Data to use:
====

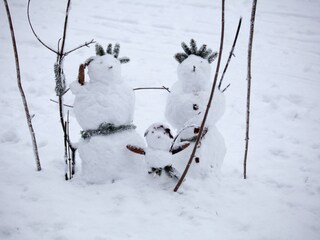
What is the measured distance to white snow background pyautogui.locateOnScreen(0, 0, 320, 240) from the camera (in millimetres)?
2152

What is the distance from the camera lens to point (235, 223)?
2193 mm

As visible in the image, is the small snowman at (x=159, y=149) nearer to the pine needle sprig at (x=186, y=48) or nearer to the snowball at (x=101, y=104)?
the snowball at (x=101, y=104)

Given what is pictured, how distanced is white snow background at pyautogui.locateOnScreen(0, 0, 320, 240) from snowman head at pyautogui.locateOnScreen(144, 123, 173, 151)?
15.9 inches

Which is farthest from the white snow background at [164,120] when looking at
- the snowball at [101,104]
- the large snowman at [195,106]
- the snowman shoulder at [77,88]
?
the snowman shoulder at [77,88]

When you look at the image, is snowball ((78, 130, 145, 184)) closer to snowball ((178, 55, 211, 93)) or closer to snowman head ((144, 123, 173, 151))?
snowman head ((144, 123, 173, 151))

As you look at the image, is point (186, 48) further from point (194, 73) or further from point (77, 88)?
point (77, 88)

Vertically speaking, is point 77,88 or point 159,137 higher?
point 77,88

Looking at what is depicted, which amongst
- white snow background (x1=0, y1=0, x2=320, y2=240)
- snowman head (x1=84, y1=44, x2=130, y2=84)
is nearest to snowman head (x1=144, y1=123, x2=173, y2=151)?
white snow background (x1=0, y1=0, x2=320, y2=240)

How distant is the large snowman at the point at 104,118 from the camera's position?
2.34 m

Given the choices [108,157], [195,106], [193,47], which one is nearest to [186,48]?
[193,47]

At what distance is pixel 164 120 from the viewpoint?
425cm

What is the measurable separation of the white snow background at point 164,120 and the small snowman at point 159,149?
19 cm

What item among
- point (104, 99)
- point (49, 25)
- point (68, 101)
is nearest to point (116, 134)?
point (104, 99)

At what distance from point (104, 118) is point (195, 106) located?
79cm
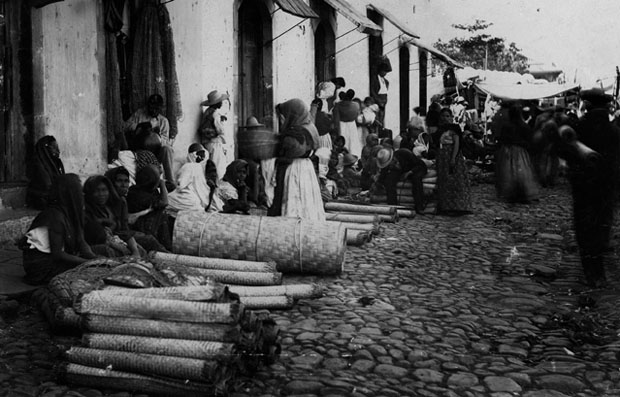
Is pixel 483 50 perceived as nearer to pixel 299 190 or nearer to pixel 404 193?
pixel 404 193

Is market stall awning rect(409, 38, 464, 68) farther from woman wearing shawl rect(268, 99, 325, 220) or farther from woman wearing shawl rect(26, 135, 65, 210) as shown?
woman wearing shawl rect(26, 135, 65, 210)

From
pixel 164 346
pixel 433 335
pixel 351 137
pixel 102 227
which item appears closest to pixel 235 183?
pixel 102 227

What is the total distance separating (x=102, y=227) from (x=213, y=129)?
4.89 meters

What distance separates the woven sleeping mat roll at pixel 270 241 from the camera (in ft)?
22.0

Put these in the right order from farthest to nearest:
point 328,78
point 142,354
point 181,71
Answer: point 328,78 → point 181,71 → point 142,354

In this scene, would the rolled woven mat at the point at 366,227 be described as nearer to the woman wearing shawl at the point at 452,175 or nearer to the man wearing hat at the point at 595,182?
the woman wearing shawl at the point at 452,175

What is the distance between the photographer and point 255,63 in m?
13.6

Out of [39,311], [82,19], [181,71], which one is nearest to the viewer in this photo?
[39,311]

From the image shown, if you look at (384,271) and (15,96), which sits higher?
(15,96)

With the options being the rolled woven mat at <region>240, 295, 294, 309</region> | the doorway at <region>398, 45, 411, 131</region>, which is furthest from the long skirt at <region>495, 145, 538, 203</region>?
the doorway at <region>398, 45, 411, 131</region>

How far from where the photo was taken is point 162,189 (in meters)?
8.52

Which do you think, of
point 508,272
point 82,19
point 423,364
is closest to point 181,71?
point 82,19

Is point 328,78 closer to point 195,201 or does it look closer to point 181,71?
point 181,71

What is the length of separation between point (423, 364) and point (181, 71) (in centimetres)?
750
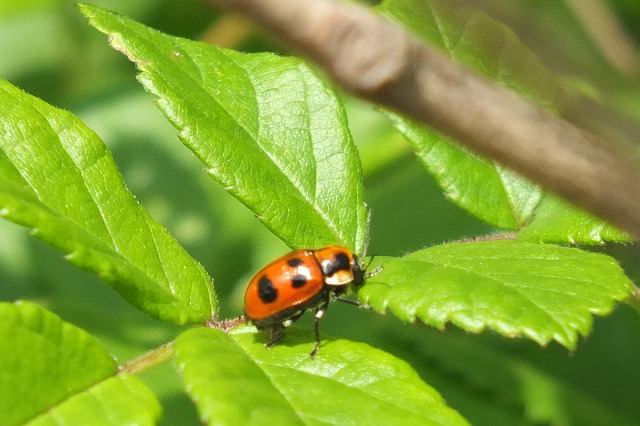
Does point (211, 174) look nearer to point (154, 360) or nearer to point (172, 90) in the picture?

====

Do this:
Print all of the items above again, word for word, leaving out the pictures.

Solution to this exercise:
What is the measured distance to white snow background pyautogui.locateOnScreen(0, 0, 320, 240) from the camera (in millimetres)?
2152

What is the distance from the camera lens to point (235, 223)?
2193 mm

As visible in the image, is the small snowman at (x=159, y=149) nearer to the pine needle sprig at (x=186, y=48) or nearer to the snowball at (x=101, y=104)?
the snowball at (x=101, y=104)

Given what is pictured, how distanced is white snow background at pyautogui.locateOnScreen(0, 0, 320, 240) from snowman head at pyautogui.locateOnScreen(144, 123, 173, 151)?
15.9 inches

Which is farthest from the white snow background at [164,120] when looking at
- the snowball at [101,104]
- the large snowman at [195,106]
- the snowman shoulder at [77,88]
?
the snowman shoulder at [77,88]

When you look at the image, is snowball ((78, 130, 145, 184)) closer to snowball ((178, 55, 211, 93)) or closer to snowman head ((144, 123, 173, 151))?
snowman head ((144, 123, 173, 151))

As you look at the image, is point (186, 48) further from point (194, 73) or further from point (77, 88)?
point (77, 88)

Vertically speaking, is point 77,88 or point 159,137 higher?
point 77,88

Looking at what is depicted, which amongst
- white snow background (x1=0, y1=0, x2=320, y2=240)
- snowman head (x1=84, y1=44, x2=130, y2=84)
is nearest to snowman head (x1=144, y1=123, x2=173, y2=151)?
white snow background (x1=0, y1=0, x2=320, y2=240)

How distant is the large snowman at the point at 104,118 from the camera's position?
2.34 m

Given the choices [108,157], [195,106], [193,47], which one is nearest to [186,48]?
[193,47]

At what distance is pixel 164 120 from the viewpoint?
425cm

What is the measurable separation of the white snow background at point 164,120 and the small snowman at point 159,149?
19 cm

What item among
- point (104, 99)
- point (49, 25)
- point (68, 101)
is nearest to point (116, 134)?
point (104, 99)

At what distance from point (104, 118) is point (195, 106) located?
79cm
Is pixel 483 50 perceived as nearer to pixel 299 190 or nearer to pixel 404 193?
pixel 404 193

Is market stall awning rect(409, 38, 464, 68) farther from woman wearing shawl rect(268, 99, 325, 220) or farther from woman wearing shawl rect(26, 135, 65, 210) as shown?
woman wearing shawl rect(26, 135, 65, 210)

From
pixel 164 346
pixel 433 335
pixel 351 137
pixel 102 227
which item appears closest to pixel 235 183?
pixel 102 227

What is the total distance separating (x=102, y=227) from (x=213, y=129)?
4.89 meters

What distance separates the woven sleeping mat roll at pixel 270 241 from the camera (in ft)?
22.0

Put these in the right order from farthest to nearest:
point 328,78
point 142,354
point 181,71
Answer: point 328,78 → point 181,71 → point 142,354

In this scene, would the rolled woven mat at the point at 366,227 be described as nearer to the woman wearing shawl at the point at 452,175 or nearer to the man wearing hat at the point at 595,182?
the woman wearing shawl at the point at 452,175

What is the distance between the photographer and point 255,63 in m?
13.6

Out of [39,311], [82,19], [181,71], which one is nearest to the viewer in this photo?
[39,311]

From the image shown, if you look at (384,271) and (15,96), which sits higher?
(15,96)

With the options being the rolled woven mat at <region>240, 295, 294, 309</region> | the doorway at <region>398, 45, 411, 131</region>, which is furthest from the long skirt at <region>495, 145, 538, 203</region>?
the doorway at <region>398, 45, 411, 131</region>

How far from where the photo was taken is point 162,189 (in meters)?
8.52

Which do you think, of
point 508,272
point 82,19
point 423,364
is closest to point 181,71?
point 82,19

Is point 328,78 closer to point 195,201 or does it look closer to point 181,71?
point 181,71

What is the length of separation between point (423, 364) and point (181, 71) (in centimetres)?
750
Does point (211, 174) look nearer to point (154, 360) or nearer to point (172, 90) in the picture?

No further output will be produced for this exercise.